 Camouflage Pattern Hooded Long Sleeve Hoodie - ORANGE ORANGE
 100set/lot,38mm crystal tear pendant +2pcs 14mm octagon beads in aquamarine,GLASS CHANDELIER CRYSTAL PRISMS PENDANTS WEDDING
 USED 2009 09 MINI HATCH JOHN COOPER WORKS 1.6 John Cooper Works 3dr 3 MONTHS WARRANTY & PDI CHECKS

# # # # #

**What the exercise asks**
Retype the whole listing exactly.

**Exercise response**
 Camouflage Pattern Hooded Long Sleeve Hoodie - ORANGE ORANGE
 100set/lot,38mm crystal tear pendant +2pcs 14mm octagon beads in aquamarine,GLASS CHANDELIER CRYSTAL PRISMS PENDANTS WEDDING
 USED 2009 09 MINI HATCH JOHN COOPER WORKS 1.6 John Cooper Works 3dr 3 MONTHS WARRANTY & PDI CHECKS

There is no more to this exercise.